INSTRUCTIONS TO FOLLOW: Pull out each line of the rows below that contains the word "What", and copy it unchanged.

EXERCISE INPUTS:
+++++
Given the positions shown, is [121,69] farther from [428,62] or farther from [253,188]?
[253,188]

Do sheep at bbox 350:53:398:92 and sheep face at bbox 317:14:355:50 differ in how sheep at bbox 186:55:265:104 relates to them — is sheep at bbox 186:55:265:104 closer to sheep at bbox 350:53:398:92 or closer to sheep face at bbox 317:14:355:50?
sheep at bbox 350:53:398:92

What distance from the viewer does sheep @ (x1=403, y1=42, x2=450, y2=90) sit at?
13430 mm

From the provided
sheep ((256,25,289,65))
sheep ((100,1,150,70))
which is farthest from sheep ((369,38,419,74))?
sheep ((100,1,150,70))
+++++
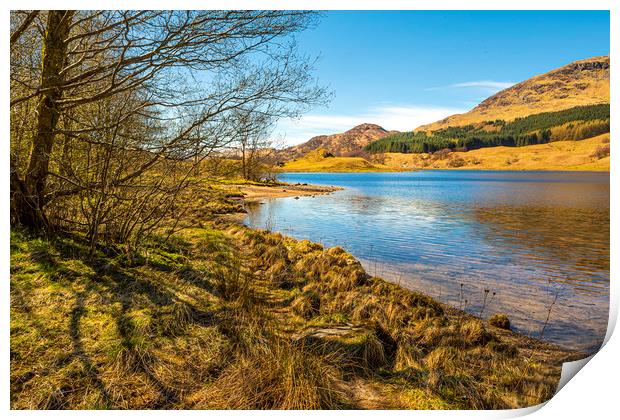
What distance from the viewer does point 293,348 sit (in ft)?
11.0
+++++
OUTPUT FOR THIS TASK:
What distance from the viewer does sheep @ (x1=403, y1=42, x2=450, y2=90) sit at?
What distance from the viewer does point 293,348 sit (in ft)?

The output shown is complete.